__DÉTAILS DE L'EXERCICE__. Dans l'extrait ci-dessous, réécrivez sous forme de liste le paragraphe qui commence par « Je voudrais rendre hommage » en gardant ses faits principaux.

__EXTRAIT CHOISI__.
M. le président - Le mouvement engagé est très positif. Il ne faut pas attendre d'emblée la perfection. En revanche, la dynamique est impressionnante.
Y a-t-il d'autres questions ?
S'il n'y en a pas, nous allons conclure.
J'ai été très positivement impressionné par cette audition. S'il fallait une argumentation en défense et illustration de la LOLF, je pense que cette audition serait une référence absolue.
Je voudrais rendre hommage aux représentants du ministère de la justice car, ici, la démonstration est faite que deux principes constitutionnels sont compatibles. Il n'est pas question de porter atteinte à l'indépendance des magistrats ; en revanche, les magistrats ont l'obligation de rendre compte. C'est une chose ; autre chose est de brider la dépense.
Il ne s'agit pas ici de cela mais de permettre aux magistrats d'y voir clair, sans quoi l'Etat, dans ses fonctions régaliennes, est en péril, car on ne pourra pas faire face à des évolutions non maîtrisées des dépenses publiques.

__ENREGISTREMENTS PRÉSENTÉS__.
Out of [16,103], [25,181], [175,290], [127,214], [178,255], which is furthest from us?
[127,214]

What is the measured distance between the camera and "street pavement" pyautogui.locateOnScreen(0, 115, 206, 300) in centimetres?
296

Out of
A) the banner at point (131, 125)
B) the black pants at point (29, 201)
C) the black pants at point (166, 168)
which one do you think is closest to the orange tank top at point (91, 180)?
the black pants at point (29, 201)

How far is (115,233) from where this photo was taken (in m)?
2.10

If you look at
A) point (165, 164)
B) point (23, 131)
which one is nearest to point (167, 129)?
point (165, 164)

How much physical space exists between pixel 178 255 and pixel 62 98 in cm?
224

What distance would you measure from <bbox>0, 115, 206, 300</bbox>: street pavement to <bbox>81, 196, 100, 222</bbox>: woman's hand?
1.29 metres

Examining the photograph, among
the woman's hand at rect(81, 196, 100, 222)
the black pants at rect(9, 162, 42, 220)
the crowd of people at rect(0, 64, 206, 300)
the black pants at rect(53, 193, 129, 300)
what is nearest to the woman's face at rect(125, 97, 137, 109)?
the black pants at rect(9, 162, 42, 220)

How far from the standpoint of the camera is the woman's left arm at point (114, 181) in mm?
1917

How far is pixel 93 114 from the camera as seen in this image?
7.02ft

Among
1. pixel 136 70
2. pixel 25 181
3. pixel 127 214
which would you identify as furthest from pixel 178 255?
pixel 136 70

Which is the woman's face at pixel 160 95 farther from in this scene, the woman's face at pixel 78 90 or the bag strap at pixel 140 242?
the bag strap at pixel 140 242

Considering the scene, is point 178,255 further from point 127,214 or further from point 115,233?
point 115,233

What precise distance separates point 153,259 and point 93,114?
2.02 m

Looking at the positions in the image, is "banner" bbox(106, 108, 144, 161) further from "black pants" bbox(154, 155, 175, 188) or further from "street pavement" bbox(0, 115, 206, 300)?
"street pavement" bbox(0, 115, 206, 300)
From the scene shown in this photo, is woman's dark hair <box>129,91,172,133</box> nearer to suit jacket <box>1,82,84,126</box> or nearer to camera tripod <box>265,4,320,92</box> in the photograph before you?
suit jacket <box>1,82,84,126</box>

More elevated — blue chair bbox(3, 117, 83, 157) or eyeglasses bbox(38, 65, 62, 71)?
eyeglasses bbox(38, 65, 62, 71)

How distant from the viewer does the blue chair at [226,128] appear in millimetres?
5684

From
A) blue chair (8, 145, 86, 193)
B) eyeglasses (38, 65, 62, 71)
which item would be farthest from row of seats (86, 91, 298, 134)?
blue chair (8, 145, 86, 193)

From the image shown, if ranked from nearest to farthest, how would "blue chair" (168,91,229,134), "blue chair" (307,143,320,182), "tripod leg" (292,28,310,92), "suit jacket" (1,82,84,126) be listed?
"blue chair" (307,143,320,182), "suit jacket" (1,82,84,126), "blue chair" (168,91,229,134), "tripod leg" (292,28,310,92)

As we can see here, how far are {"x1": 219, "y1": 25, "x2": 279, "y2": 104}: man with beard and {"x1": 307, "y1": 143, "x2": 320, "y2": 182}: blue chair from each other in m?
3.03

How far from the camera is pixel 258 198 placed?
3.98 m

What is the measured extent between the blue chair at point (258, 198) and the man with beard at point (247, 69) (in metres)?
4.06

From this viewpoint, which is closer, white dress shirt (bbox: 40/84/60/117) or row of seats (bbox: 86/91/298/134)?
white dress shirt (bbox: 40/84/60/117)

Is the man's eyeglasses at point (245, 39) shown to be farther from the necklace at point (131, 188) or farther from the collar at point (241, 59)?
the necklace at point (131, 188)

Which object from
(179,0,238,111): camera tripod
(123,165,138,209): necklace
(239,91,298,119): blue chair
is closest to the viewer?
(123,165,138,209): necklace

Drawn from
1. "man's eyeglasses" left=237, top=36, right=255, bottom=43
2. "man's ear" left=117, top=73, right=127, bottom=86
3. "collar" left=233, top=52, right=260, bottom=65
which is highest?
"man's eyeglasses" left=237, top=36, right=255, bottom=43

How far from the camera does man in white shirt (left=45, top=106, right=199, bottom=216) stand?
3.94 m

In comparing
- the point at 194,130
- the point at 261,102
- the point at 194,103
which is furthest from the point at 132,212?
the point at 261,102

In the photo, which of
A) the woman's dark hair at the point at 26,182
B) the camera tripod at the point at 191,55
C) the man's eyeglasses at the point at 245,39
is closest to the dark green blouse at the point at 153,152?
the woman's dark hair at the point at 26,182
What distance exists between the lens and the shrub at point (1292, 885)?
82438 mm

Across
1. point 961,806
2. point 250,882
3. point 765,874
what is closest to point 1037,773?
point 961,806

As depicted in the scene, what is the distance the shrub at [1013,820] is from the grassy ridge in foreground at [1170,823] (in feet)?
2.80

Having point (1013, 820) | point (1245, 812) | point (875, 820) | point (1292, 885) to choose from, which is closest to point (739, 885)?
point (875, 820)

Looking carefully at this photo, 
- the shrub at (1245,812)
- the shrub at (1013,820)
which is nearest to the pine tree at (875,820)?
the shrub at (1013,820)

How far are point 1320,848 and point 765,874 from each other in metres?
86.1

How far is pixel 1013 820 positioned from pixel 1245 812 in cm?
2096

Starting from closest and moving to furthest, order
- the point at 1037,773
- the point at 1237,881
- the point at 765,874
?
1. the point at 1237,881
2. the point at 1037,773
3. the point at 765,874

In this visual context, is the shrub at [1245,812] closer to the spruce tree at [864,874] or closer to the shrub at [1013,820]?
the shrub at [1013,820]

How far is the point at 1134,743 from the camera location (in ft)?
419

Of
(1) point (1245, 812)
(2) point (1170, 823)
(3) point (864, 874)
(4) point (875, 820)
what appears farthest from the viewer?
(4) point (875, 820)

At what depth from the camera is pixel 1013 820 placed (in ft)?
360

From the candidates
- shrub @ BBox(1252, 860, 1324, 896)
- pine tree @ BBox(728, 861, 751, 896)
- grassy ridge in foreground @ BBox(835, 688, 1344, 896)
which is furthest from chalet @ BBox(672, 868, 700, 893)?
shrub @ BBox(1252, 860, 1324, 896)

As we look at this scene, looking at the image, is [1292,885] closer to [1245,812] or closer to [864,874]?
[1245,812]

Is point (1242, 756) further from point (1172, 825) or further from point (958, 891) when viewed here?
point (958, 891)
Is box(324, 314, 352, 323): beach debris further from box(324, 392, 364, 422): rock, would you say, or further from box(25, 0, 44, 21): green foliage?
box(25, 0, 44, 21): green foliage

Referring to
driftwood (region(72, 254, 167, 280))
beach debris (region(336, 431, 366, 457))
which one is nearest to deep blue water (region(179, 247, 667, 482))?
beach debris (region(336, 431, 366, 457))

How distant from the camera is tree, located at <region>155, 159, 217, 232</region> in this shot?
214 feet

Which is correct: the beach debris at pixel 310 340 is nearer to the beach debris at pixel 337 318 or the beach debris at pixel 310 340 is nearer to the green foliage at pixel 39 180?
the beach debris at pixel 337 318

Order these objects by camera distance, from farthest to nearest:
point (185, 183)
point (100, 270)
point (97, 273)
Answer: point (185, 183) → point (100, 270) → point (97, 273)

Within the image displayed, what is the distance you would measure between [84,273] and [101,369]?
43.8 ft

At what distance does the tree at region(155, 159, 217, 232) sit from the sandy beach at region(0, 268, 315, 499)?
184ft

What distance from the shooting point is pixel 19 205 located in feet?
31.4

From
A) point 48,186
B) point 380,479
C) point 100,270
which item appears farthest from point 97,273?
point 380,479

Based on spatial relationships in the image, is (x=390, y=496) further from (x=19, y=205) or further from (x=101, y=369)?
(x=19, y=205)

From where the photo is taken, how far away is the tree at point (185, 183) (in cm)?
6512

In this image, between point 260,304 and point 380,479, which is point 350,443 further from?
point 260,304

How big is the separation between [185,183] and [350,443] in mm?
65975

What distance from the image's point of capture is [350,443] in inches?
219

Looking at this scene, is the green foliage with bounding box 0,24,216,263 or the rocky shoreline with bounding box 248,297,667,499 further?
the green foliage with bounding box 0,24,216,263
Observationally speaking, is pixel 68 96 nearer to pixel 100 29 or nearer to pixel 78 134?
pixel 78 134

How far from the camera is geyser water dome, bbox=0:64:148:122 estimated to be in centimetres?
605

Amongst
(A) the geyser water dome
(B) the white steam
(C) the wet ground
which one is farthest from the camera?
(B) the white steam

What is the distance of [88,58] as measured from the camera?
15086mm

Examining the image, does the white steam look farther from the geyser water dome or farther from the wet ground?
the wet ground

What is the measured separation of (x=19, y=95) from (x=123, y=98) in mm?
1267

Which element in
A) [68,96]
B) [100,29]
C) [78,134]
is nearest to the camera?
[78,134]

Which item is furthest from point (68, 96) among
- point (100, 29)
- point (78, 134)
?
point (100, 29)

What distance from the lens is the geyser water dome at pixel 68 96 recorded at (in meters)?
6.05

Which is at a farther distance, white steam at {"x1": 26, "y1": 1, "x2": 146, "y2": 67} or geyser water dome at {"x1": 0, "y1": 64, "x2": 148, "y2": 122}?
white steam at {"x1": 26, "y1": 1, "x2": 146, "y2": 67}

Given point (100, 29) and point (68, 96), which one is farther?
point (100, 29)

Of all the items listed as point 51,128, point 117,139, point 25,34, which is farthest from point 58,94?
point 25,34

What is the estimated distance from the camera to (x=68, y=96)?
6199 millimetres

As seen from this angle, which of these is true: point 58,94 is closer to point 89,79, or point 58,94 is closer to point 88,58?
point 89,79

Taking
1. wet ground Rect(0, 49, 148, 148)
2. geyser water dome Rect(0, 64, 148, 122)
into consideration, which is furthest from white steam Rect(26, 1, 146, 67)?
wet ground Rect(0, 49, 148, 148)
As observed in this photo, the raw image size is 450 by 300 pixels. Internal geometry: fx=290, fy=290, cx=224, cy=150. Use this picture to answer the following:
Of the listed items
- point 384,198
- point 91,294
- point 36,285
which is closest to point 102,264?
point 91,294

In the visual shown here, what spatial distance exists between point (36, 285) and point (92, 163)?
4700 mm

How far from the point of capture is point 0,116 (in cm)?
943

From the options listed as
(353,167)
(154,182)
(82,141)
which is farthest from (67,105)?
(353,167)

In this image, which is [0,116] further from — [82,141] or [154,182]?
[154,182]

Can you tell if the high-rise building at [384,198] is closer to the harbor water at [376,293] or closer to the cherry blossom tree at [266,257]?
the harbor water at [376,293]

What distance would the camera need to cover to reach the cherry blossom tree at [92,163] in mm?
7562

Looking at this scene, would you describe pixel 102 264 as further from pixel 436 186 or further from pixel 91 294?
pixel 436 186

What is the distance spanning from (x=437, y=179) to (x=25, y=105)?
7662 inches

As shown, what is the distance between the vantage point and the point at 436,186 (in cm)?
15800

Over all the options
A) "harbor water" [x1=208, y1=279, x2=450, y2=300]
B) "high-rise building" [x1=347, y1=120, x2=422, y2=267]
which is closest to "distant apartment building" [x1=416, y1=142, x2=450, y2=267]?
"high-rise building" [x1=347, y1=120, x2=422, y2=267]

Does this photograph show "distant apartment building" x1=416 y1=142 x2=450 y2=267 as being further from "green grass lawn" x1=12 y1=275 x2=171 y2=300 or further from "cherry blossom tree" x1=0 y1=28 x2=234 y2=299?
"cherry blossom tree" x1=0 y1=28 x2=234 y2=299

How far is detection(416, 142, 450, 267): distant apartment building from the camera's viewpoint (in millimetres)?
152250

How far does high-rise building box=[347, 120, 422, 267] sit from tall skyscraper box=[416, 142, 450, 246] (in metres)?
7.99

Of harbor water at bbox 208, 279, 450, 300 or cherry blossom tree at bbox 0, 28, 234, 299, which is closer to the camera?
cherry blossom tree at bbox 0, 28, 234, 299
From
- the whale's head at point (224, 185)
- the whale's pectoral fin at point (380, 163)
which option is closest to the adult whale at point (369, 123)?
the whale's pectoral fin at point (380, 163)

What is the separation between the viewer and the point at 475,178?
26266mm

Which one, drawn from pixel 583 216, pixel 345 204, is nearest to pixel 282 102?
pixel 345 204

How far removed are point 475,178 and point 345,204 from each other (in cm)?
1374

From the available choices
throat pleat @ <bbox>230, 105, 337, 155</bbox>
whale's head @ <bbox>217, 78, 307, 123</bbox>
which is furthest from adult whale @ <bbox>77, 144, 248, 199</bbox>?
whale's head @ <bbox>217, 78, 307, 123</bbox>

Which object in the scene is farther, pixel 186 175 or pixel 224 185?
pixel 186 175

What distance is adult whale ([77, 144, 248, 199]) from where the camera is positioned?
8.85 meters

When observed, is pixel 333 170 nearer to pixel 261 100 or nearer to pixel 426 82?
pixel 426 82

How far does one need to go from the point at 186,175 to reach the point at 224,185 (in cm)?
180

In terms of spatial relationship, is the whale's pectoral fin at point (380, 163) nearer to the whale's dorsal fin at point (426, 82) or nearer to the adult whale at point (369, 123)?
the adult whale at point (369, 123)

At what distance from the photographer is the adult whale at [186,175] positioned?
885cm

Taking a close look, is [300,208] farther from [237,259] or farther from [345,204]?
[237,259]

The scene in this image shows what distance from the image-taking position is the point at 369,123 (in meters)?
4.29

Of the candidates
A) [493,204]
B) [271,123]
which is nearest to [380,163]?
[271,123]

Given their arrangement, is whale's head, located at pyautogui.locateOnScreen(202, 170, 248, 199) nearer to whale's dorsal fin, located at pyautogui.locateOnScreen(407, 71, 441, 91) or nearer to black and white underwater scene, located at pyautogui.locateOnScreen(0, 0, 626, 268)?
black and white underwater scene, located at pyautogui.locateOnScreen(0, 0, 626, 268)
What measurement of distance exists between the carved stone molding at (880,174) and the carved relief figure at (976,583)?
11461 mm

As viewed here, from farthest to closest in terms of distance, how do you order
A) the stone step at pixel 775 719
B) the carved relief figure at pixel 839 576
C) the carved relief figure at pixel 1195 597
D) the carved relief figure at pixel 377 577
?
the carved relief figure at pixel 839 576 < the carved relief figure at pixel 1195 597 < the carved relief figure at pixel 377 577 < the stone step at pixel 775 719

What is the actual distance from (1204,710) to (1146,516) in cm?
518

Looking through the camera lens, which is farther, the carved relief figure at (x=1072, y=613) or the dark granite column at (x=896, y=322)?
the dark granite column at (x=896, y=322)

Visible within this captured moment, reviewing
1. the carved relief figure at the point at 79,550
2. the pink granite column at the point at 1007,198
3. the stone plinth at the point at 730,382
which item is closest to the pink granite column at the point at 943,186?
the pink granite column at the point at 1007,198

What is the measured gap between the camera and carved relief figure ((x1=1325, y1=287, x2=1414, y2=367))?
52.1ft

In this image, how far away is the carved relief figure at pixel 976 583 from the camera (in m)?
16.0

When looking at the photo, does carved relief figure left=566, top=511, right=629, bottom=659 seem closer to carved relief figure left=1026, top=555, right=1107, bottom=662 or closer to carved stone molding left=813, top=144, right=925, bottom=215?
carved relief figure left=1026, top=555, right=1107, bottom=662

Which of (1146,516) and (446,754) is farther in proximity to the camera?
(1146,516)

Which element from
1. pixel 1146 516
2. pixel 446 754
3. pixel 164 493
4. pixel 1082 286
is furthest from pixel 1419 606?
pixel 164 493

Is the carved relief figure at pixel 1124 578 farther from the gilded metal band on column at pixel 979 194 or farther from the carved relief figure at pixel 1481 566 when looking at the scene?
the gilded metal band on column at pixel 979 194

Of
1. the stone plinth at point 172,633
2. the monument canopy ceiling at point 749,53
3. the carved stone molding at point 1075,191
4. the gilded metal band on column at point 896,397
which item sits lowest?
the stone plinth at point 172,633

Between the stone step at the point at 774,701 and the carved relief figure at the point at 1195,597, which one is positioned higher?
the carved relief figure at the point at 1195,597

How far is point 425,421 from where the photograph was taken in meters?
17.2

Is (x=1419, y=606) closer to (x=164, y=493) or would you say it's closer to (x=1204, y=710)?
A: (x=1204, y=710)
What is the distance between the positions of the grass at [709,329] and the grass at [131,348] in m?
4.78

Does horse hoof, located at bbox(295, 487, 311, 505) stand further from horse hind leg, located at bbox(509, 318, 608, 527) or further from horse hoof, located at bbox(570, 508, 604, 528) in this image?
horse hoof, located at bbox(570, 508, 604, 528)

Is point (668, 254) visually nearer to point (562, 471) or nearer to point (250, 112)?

__VOTRE RÉPONSE__.
- Hommage aux représentants du ministère de la justice.
- Ici, la compatibilité de deux principes constitutionnels est démontrée.
- Il n'est pas question de porter atteinte à l'indépendance des magistrats.
- Les magistrats ont en revanche l'obligation de rendre compte.
- Rendre compte et brider la dépense sont deux choses distinctes.